On Skins, Buffalo Tom digs a little bit deeper than they have on their earlier work, and they sound like a band that’s gradually coming to grips with the notion of maturity. Whatever rust they showed on 2007’s Three Easy Pieces, their first album in nearly a decade, has been shaken off here. Skins is a polished, occasionally gritty rock record that, in its best moments, mines real conflict and resurrects the questions that have lingered since the mid ’90s about why Buffalo Tom never quite broke into the big leagues.
Skins’s songs are those of a middle-aged band: It isn’t an album of grizzled, get-off-my-lawn-isms, but it’s a mature work that isn’t afraid to confront matters of aging, and songs like “The Kids Just Sleep” and “Down” are drawn from true-to-life experiences and the perspective that comes from them. On “Don’t Forget Me,” frontman Bill Janovitz sings, “Don’t forget me/Everybody says at a certain age/When everything is moving too fast,” using the calloused surfaces of his tenor to great effect.

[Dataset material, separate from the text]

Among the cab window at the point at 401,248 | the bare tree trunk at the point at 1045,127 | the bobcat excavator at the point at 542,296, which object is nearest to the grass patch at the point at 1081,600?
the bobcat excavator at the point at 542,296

That he’s joined by the always-welcome presence of Tanya Donelly makes the song an obvious standout, and Donelly is in predictably fine voice.
“Guilty Girls” and “Down” also boast powerful hooks, bolstered by thundering percussion and electric guitar power chords. The ability to structure their post-grunge rock songs around massive pop hooks has always been one of Buffalo Tom’s strengths, and Skins proves that they haven’t lost that skill. If there’s a knock against the record, it’s that it sounds out of time. Without changing a note of its current form, “Guilty Girls” would have been a great single to balance out something like Collective Soul’s “December” or Deep Blue Something’s “Breakfast at Tiffany’s” some 15 years ago.
Buffalo Tom doesn’t sound substantially different now than they did in the 1990s: They’re simply a sturdily built rock outfit—no more, no less. It’s admirable that the band has committed to a second act of their career and have challenged themselves by tackling more grown-up issues in their songwriting, but Skins doesn’t offer much more than a doggedly likable set of straightforward rock songs.